O eurodeputado enfatizou que, infelizmente, França não é caso único no que respeita à violação de direitos fundamentais. E não acontece “apenas dentro dos países, mas também entre os Estados”, avançou. Younous considera que “é a democracia, a estabilidade e a paz a nível global que estão ameaçadas”. E que, neste contexto, temos de “nos unir em todos os lugares para lutar pela paz, pela justiça social, para implementar a necessária transição ambiental com base nos princípios de justiça e igualdade”.

A Esquerda só cresce quando é alternativa de ideias e de ação”

Marisa Matias alertou que “um pouco por toda a parte, a democracia está a encolher e é preciso resgatá-la”.

“A esquerda, a unidade das esquerdas, é parte fundamental deste processo de resgate democrático e sabemos bem que a Esquerda só cresce quando é alternativa de ideias e de ação”, realçou.

De acordo com a eurodeputada bloquista, “a extrema direita quer disputar o espaço do protesto”, e “a pobreza, a desigualdade social e a normalização da extrema direita, com a benevolência dos governos da direita e do centro, têm contribuído para esse crescimento”. 

Marisa considera que é preciso “demonstrar a falsidade” das afirmações de que “os extremos são iguais”, e de que a “salvação” está no centro. “Não é porque uma mentira é repetida vezes sem contas que se transforma em verdade”, vincou.

A dirigente do Bloco defendeu que “só se impede a luta da direita se a luta social fizer o caminho da igualdade, da justiça social e ambiental, do combate à pobreza, das políticas inclusivas, da igualdade de oportunidades e da dignidade”. E que “pensar esse modelo económico e social de futuro é também acabar com todas as formas de neo-colonialismo”.

Ascensão da extrema-direita nasce da falência das políticas liberais”

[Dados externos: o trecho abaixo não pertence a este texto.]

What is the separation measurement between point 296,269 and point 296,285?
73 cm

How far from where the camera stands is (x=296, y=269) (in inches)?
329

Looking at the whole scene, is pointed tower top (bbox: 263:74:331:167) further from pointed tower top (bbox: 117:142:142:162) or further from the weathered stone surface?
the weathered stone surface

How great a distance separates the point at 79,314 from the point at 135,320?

José Gusmão afirmou que a ascensão da extrema-direita a que temos vindo a assistir “nasce da falência das políticas liberais”.

O eurodeputado do Bloco referiu que essa é a consequência de “abraçar a ilusão de um Estado Social construído em cima de uma economia liberal”.

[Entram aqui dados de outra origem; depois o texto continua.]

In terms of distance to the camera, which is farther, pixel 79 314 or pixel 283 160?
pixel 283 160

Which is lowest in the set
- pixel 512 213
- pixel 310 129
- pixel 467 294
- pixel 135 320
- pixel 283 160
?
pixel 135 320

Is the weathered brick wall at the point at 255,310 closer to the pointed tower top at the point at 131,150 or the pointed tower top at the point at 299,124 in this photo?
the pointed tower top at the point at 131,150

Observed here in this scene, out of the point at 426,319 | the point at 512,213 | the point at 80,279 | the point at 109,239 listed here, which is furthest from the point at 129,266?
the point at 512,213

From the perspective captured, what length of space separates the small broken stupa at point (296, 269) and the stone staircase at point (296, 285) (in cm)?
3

José Gusmão sublinhou a importância de “ter um projeto, uma alternativa económica”, de “construir uma estratégia de resposta aos problemas do país” que passa necessariamente por uma resposta económica alternativa.

À direita essa alternativa não existe, não há “nenhum projeto económico, nenhuma estratégia de desenvolvimento”, o que temos, de acordo com o dirigente bloquista, é “uma direita entalada entre o engarrafamento no centro e a pressão da extrema-direita”.

O Bloco, pelo contrário, tem uma proposta alternativa “que não assenta no sacrifício dos mesmos do costume”, que passa pela “promoção da igualdade”, e por uma “política ambiental anti depressiva”.

“Existe um modelo que responde efetivamente à crise climática e que pode ser um modelo mobilizador”, disse José Gusmão.